From the Desk of Father Nathan

St Gabriel Catholic Church | Pompano Beach
God Bless You All

Image: CNA Roman Catholics celebrate the Spanish Carmelite reformer and mystic St. Teresa of Avila,

A Message from Father Nathan

My dearest people who are all close to my heart!
Lots of love, blessings, and prayers to you all.

Saint Teresa of Avila

(born March 28, 1515)

October 15

This week we are going to celebrate the Feast of Saint Teresa of Avila. The daughter of a Jewish convert and his second wife, Saint Teresa of Avila, was born on March 28, 1515.  She had a happy childhood with her brothers and cousins and was fascinated by novels that told tales of chivalry.

After the death of her elder brother John, in 1524 and the loss of her mother, Beatrice, the young woman was sent to study at the Augustinian Monastery of Our Lady of Grace, where she was struck by a first existential crisis. After a serious illness, she returned to her father’s home and witnessed the departure of her beloved brother Rodrigo for the Spanish colonies overseas.

In 1536, she was hit by the so-called “great crisis” and came to the firm decision to enter the Carmelite monastery of the Incarnation of Avila. Her father, however, was opposed, and Teresa fled home. Accepted by the nuns, she made her profession on November 3, 1537.

Visions and Ecstasies

The most mysterious and interesting parts of Saint Teresa of Avila’s life are her visions and ecstasies. In her autobiography (written on the order of the bishop), and in other texts and letters, Teresa describes the various stages of divine, visual and auditory manifestations.

She is seen levitating, falling into disarray, and laying still as death ( as Bernini depicts her around 1650, in the statue in the church of Our Lady of Victory in Rome).

“Ecstasy of Saint Teresa,” 1647–1652, Gian Lorenzo Bernini. Cornaro Chapel, Santa Maria della Vittoria, Rome. (Public Domain)

Great Spiritual Growth

These events correspond to a great spiritual growth, which Teresa, who had a natural gift for the literary, would pour into her mystical texts, which are among the clearest, most powerful poetics ever written.

Her intense spirituality did not always meet with understanding. Some of her confessors would even consider her a victim of demonic illusions. She was supported by the Jesuit, St. Francis Borgia, and the Franciscan friar, St. Pietor d’Alcantara, who dissipated the doubts of her accusers.

In the end, Teresa would have the best of it: with the birth of the reformed Order of Carmelites and the Discalced Carmelites.

Teresa’s most famous work is certainly the Interior Castle, the soul’s journey in search of God through seven particular steps of elevation, alongside her Way of Perfection, and the Book of Her Foundations, as well as numerous maxims, poems, and prayers.

Tireless despite her constant health struggles, Saint Teresa of Avila died in Alba de Tormes in 1582, during one of her journeys.

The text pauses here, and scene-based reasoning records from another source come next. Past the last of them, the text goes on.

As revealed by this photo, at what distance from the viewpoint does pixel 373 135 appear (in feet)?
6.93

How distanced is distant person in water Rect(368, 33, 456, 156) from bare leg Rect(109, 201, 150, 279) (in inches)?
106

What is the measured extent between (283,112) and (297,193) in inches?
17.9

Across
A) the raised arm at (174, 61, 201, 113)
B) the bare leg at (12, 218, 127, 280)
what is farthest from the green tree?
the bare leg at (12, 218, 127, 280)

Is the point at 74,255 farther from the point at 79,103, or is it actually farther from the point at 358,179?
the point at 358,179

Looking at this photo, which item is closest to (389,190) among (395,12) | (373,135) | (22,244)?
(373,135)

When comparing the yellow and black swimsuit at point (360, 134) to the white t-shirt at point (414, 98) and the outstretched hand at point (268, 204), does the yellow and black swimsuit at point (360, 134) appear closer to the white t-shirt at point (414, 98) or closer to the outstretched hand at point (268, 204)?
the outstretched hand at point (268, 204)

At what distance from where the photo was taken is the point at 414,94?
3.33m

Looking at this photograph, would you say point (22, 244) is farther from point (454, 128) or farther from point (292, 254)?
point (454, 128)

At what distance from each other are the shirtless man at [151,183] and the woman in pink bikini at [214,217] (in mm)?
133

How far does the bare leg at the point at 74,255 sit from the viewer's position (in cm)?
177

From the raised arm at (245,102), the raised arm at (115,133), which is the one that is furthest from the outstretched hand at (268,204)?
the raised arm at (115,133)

“O my Lord, and my spouse, the desired hour is now come,” she stated. “The hour is at last come, wherein I shall pass out of this exile, and my soul shall enjoy in thy company what it hath so earnestly longed for.”

She was canonized on March 22, 1622, along with three of her greatest contemporaries: St. Ignatius Loyola, St. Francis Xavier, and St. Philip Neri.

In 1970, Pope St. Paul VI proclaimed St. Teresa as one of the first two woman Doctors of the Church, along with 14th-century Dominican St. Catherine of Siena.

God bless you all.

With lots of love and blessing.

Ever wanting to be faithful to your service.